#### Source passage

Hello World in Hypermedia Style

After perhaps reading too much about Hypermedia (too much hype?) I started getting the itch to do something. This quick blog is a record of the steps I took towards a Hypermedia “hello world”. The main tool I used was a plug-in REST client from Mozilla but anything that lets you set headers and inspect responses will do the job.

For this exercise I choose three popular Hypermedia designs: HAL, Collection+JSON and Siren. Each design has a high-level of abstraction making it suitable for re-use and an active community of developers who are busily engaged with various implementations.

HAL

In the words of Mike Kelly, HAL’s creator :

HAL is a format you can use in your API that gives you a simple way of linking

See more of the HAL specification. HAL is available in either JSON or XML and has a registered media-type of

application/hal+json

Mike has documented the HAL design by providing an interactive HAL Browser. This is the most immediate way to say “hello world” in Hypermedia style. Firstly you use the HAL browser to create an account (hint: see the hints :-)). Next you should navigate to /users/:account and then use the NON-GET button to get into the following dialogue box.

Saying it
Saying Hello World

It’s okay if you type something other than “hello world” *yawn* but changing anything else might break something .. To verify your creation navigate to the latest posts and as-if-by-magic your entry will appear (fingers x).

The HAL browser is great way to quickly get a feel for what HAL is all about. Armed with this knowledge I wanted to take a step towards a HAL client that could be controlled independently, and ultimately deployed in another context. The HAL browser seemed tightly coupled to the server, so rather than unpick it, I dug around and found another server running on the HAL builder site. I made the following request using my trusty REST client.

GET http://gotohal.net/restbucks/api
Accept: application/hal+json

And in case you weren’t paying attention earlier, here’s a picture.

Image

The HAL builder dutifully obeyed my request (yes, the Accept header is necessary) and gave me the following response.

{
    "_links": {
        "self": {
            "href": "/restbucks/api"
        },
        "orders": {
            "href": "/restbucks/api/orders"
        }
    },
    "name": "RestBucks Store",
    "project": "restbucks",
    "version": "0.0.1"
}

Now if I was a robot, I would crack-on and apply some automation to the above. Here are our first clues about Hypermedia. Custom media-types and machine-based connections! There’s way more discussion about using HAL in the  forum.

Collection+JSON

Mike Amundsen is the author of Collection+JSON and says it is

a JSON-based read/write hypermedia-type designed to support management and querying of simple collections

And just like HAL, Collection+JSON has its very own registered media-type. To get a test response from Collection+JSON we’ll return to our REST client. As before set the client up for the target service and specify the media-type.

GET https://graphviz-ewf.rhcloud.com
Accept: application/vnd.collection+json

This Hypermedia server responds with the following.

{
  "collection": {
    "version": "1.0",
    "href": "http://graphviz-ewf.rhcloud.com:80/",
    "links": [
      {
        "href": "http://graphviz-ewf.rhcloud.com:80/",
        "rel": "home",
        "prompt": "Home API"

########

== Set of tasks ==
**1)** Which Hypermedia designs does the Hypermedia hello world post say were chosen for the exercise?
**2)** Write out the Hypermedia hello world post again, beginning at the words "It’s okay if" and stopping after "here’s a picture.", and swap "REST client" for "HTTP client".

#### Extracted material

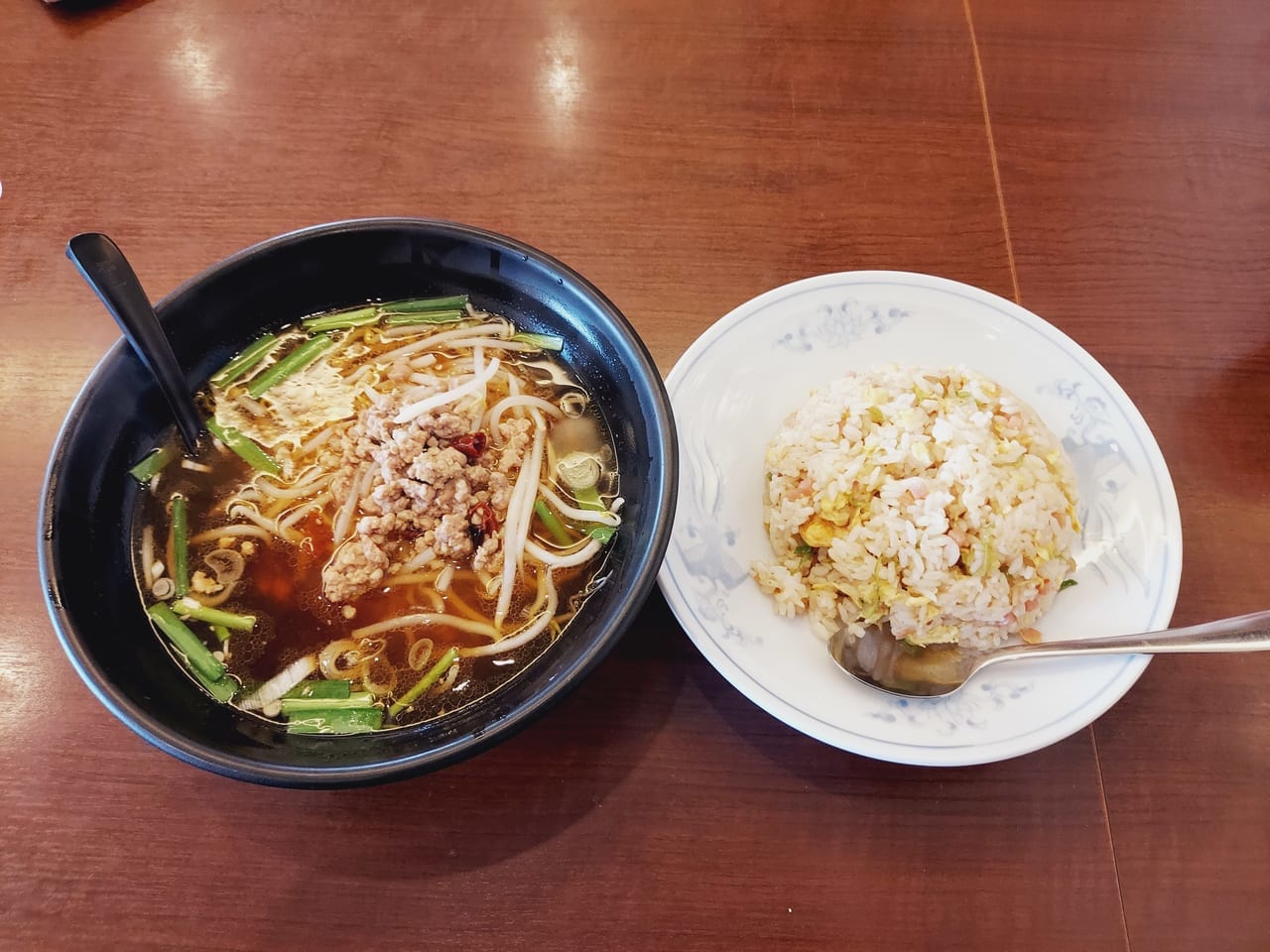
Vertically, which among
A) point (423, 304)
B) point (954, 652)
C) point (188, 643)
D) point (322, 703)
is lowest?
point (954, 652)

########

== List of solutions ==
**1)** HAL, Collection+JSON and Siren.

**2)**
It’s okay if you type something other than “hello world” *yawn* but changing anything else might break something .. To verify your creation navigate to the latest posts and as-if-by-magic your entry will appear (fingers x).

The HAL browser is great way to quickly get a feel for what HAL is all about. Armed with this knowledge I wanted to take a step towards a HAL client that could be controlled independently, and ultimately deployed in another context. The HAL browser seemed tightly coupled to the server, so rather than unpick it, I dug around and found another server running on the HAL builder site. I made the following request using my trusty HTTP client.

GET http://gotohal.net/restbucks/api
Accept: application/hal+json

And in case you weren’t paying attention earlier, here’s a picture.